It is a special honor and privilege to begin my term as President of the Association of Academic Physiatrists (AAP). Our outgoing president, Kate Stolp, deserves an enormous thank you - for guiding the Association so ably, for her genuine passion for AAP and our members, and for making us all feel that we are really a family. I hold a special place for AAP in my heart, having ‘grown’ with the organization since residency and fellowships, through many assistant and associate professor appointments, to Residency Program Director, and now Chairman. Through all this and more, AAP has truly been my ‘academic home.’
Here are a few things that you might not know about my journey:
1) I first served on the AAP Board of Trustees as Residents/Fellows Council (RFC) Chair 20 years ago from 1994-1995 under the leadership of then-President Bruce Gans. I remember proudly announcing at the board meeting that we had a ‘record attendance of 32 residents at the annual meeting.’ I was then asked by the subsequent President, Robert (Skip) Meier, to chair the Constitution and Bylaws committee, even though I pointed out that English is not my native language. I am glad Skip ignored that comment, and appointed me anyway, as that stint gave me a deeper understanding of the AAP’s vision and mission, and better appreciation of its value in shaping an academic career.
2) I applied (unsuccessfully, I admit) for the AAP’s prestigious Program for Academic Leadership (PAL) as a young faculty member. Yet, through the multitude of opportunities that the AAP offered, including networking with the leaders in our field, I found mentorship in honing my leadership skills.

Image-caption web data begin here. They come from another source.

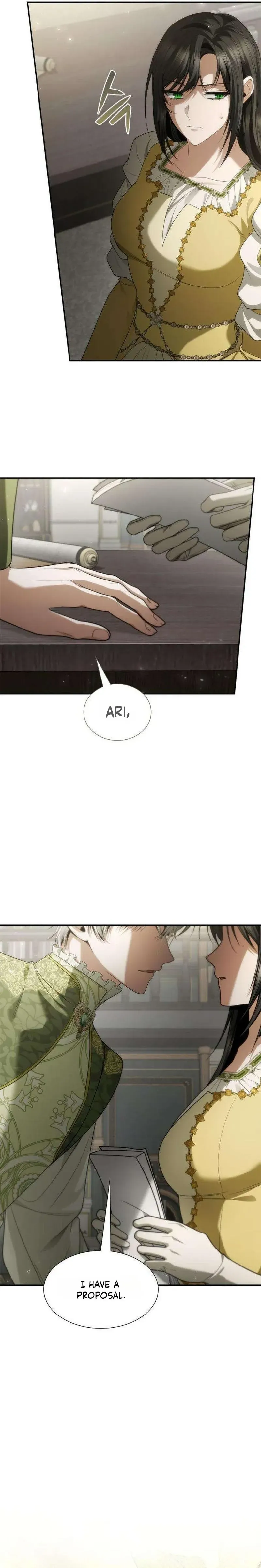 I'm the Queen in This Life Chapter 196 page 8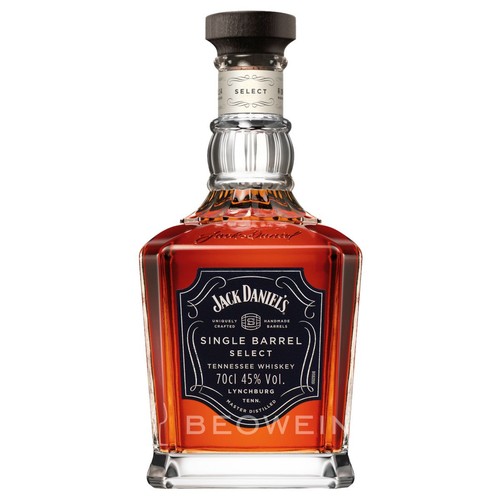 Jack daniels single barrel - jack,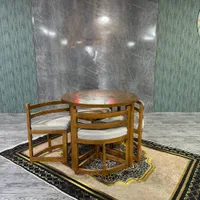 میز غذا خوری میز صندلی کمجا نهارخوری میز کافه کمجا|میز و صندلی غذاخوری|تهران, دولتخواه جنوبی|دیوار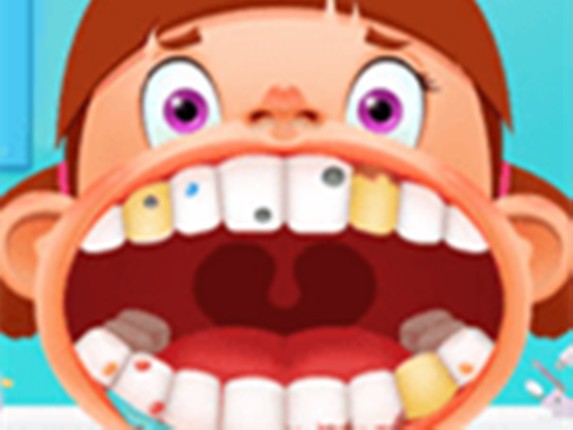 Little Lovely Dentist - Fun & Educational Game Cover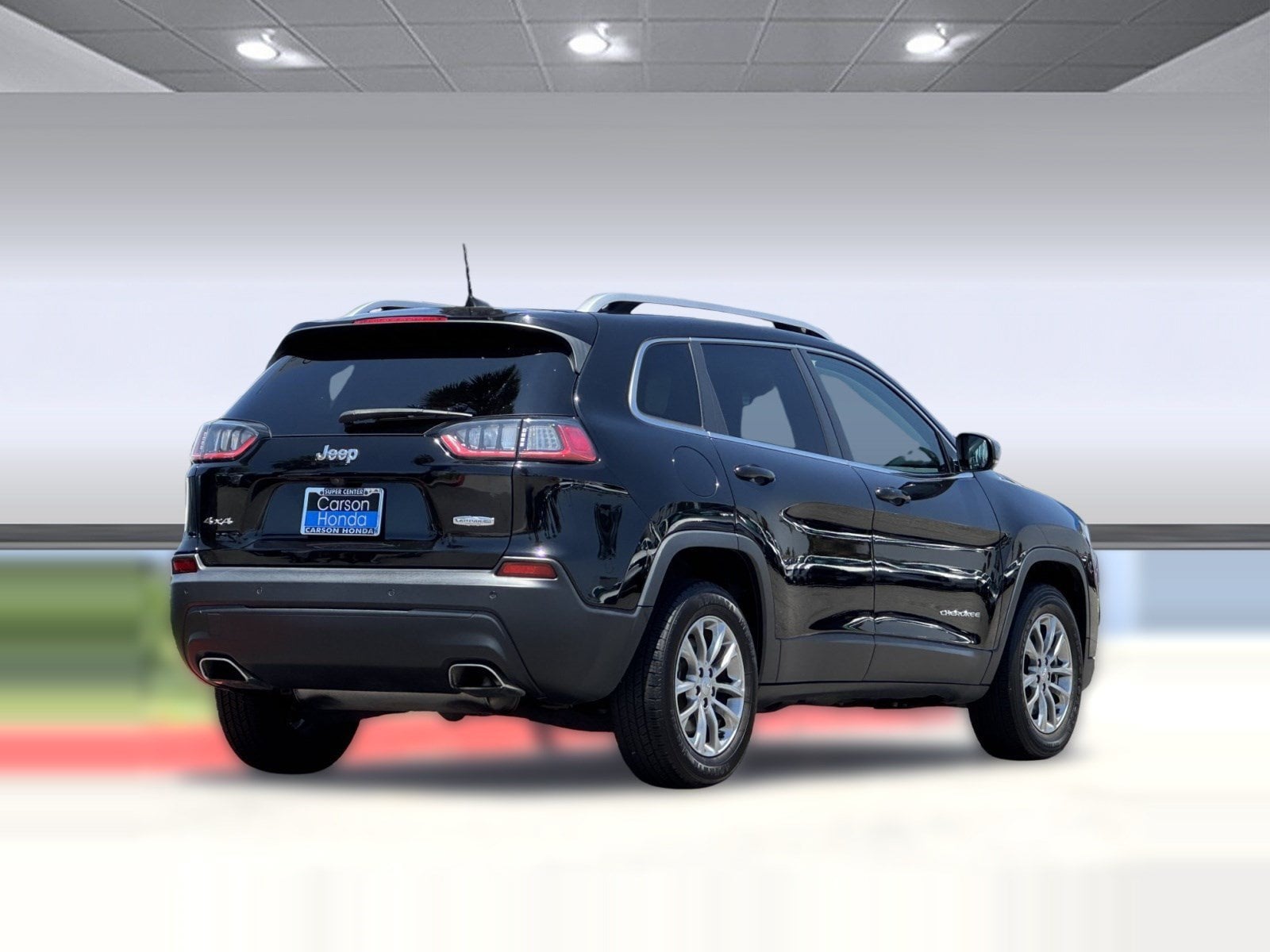 2021 Jeep Cherokee Latitude Lux - Photo 8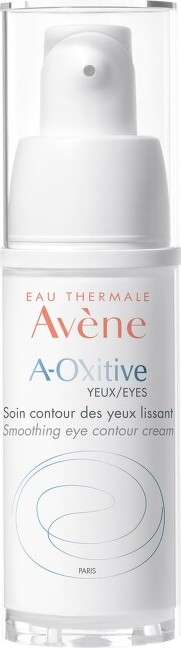 AVENE A-Oxitive Oční vyhlazující krém 15ml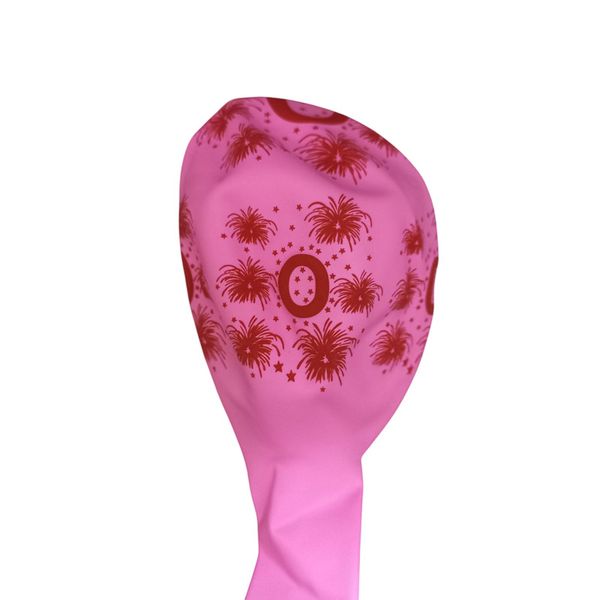 بادکنک مدل حروف انگلیسی بسته 34 عددی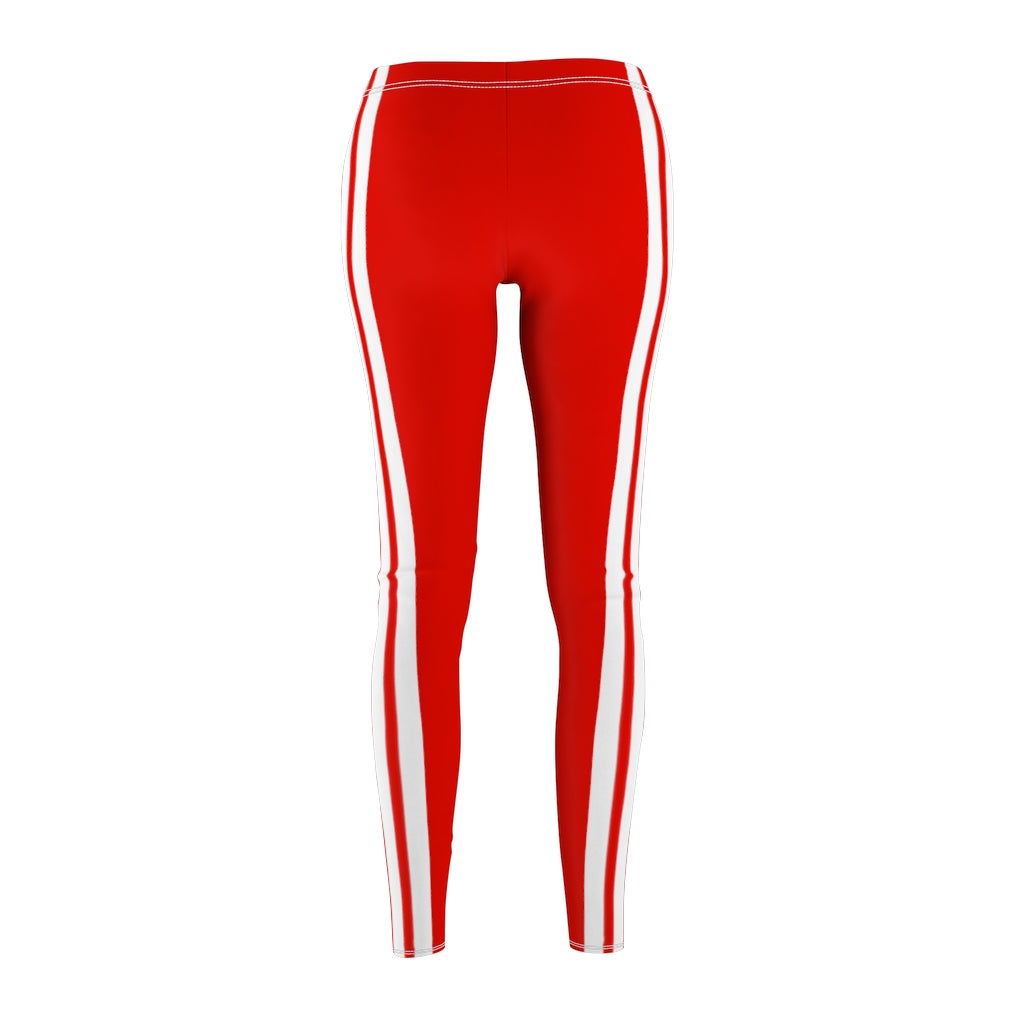 Tāłtān Women's Cut & Sew Casual Leggings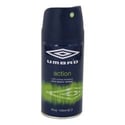 Umbro Action Cologne 5 oz Deo Body Spray
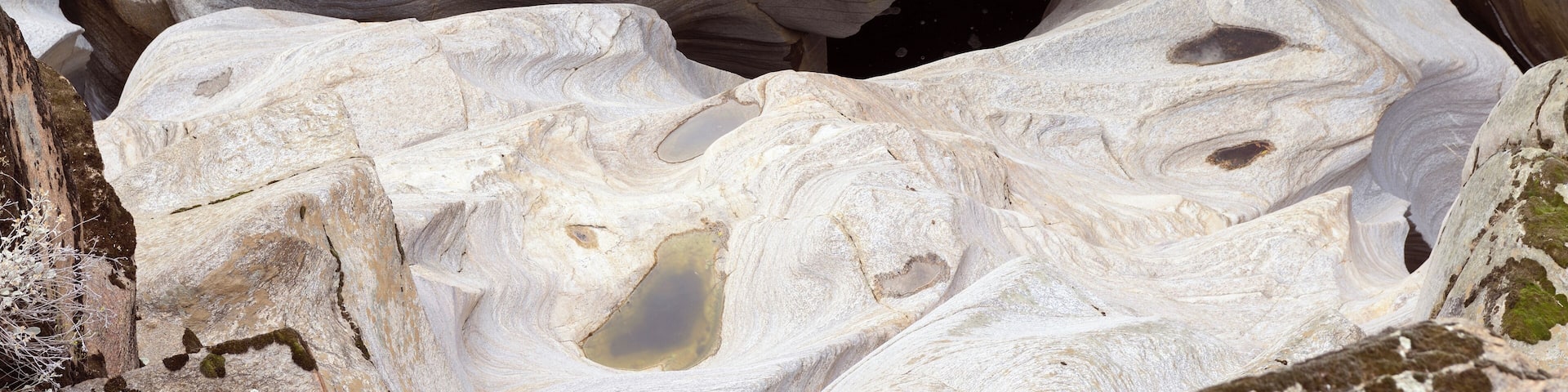 Tasyaran Canyon, U?ak(Usak), Anatolia, Aegean Turkey..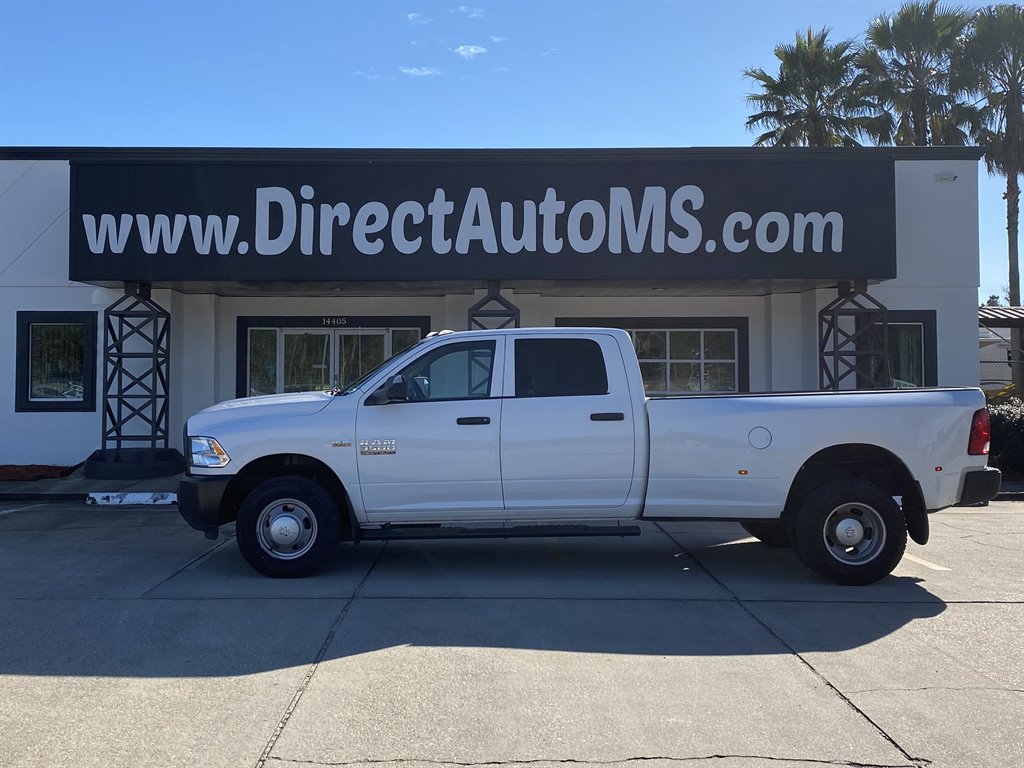 2018 Ram 3500 - $39,995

3) I was AAP Program Chair in 2008 & 2009 with attendance numbers reaching 539 & 527 respectively. It is exciting that since then, AAP has enjoyed 62% attendance growth with our recently concluded Annual Meeting in San Antonio attracting over 850 attendees, including over 300 residents. Wow! We have come a long way since my RFC report to the Board all those years ago.
So, why should you be an AAP member and support our organization? AAP is devoted to mentorship, leadership, and discovery in PM&R. This means dedicating all of our resources to expanding and improving academic training and mentorship at all levels, to providing venues for our members to share their ideas and findings - whether in person, print or online - and to establishing an invaluable support network of colleagues and friends to facilitate meaningful exchange and collaboration. AAP has also launched a Public Policy Committee and hired an expert lobbying firm to elevate our fight for research dollars for its members and rehabilitation research and to advocate for GME funding and improvements.
AAP can help bring us together to make our education and research better and to keep it collegial in the true Merriam-Webster meaning of that word, ‘marked by camaraderie among colleagues.’ So, thank you for your ongoing support, participation, and passion about what you do, and please don’t hesitate to let me know what you think will make us even better.
I look forward to working with all of you more closely as we bring academic physiatry to higher heights!